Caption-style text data
******************************
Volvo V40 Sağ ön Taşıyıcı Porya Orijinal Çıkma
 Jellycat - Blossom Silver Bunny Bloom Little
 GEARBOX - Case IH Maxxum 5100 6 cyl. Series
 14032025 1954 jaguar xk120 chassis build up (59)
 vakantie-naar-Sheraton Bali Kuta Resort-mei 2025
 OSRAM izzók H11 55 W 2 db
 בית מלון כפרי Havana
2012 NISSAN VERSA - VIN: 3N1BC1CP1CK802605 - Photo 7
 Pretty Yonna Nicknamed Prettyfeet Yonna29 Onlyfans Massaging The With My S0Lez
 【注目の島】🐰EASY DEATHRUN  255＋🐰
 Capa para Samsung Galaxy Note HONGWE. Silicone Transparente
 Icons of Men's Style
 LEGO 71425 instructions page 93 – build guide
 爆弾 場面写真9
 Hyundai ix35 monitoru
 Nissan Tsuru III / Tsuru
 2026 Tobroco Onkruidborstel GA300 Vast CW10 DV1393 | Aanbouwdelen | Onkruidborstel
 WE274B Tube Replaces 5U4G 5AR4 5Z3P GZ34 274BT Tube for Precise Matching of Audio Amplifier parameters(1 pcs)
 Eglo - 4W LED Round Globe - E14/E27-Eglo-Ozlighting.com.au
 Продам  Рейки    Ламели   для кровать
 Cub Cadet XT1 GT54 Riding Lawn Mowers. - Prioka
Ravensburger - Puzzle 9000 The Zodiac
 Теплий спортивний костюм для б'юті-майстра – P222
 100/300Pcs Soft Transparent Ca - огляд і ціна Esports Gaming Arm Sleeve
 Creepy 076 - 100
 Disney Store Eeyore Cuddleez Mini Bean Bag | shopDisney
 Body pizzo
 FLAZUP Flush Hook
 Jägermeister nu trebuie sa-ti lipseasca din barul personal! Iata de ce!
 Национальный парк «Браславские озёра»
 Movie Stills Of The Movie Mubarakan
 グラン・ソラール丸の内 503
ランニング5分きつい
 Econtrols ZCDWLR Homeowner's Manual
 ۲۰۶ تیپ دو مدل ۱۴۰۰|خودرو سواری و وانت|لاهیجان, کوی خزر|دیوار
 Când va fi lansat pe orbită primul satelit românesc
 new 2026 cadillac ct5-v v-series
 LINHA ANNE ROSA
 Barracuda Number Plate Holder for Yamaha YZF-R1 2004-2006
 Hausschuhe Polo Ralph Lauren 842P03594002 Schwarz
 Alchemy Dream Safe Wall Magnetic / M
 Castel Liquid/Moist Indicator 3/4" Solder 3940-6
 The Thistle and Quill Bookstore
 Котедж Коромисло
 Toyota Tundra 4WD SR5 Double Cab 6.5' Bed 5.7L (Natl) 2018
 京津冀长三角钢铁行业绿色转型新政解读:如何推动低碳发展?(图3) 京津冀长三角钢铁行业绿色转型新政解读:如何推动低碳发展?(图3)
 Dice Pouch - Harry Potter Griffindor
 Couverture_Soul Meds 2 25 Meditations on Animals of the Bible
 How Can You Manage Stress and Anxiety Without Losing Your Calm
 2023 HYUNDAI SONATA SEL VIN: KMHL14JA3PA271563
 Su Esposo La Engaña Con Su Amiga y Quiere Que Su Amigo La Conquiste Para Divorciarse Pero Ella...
******************************
Go line by line through the data and copy any that contain "build".

 14032025 1954 jaguar xk120 chassis build up (59)
 LEGO 71425 instructions page 93 – build guide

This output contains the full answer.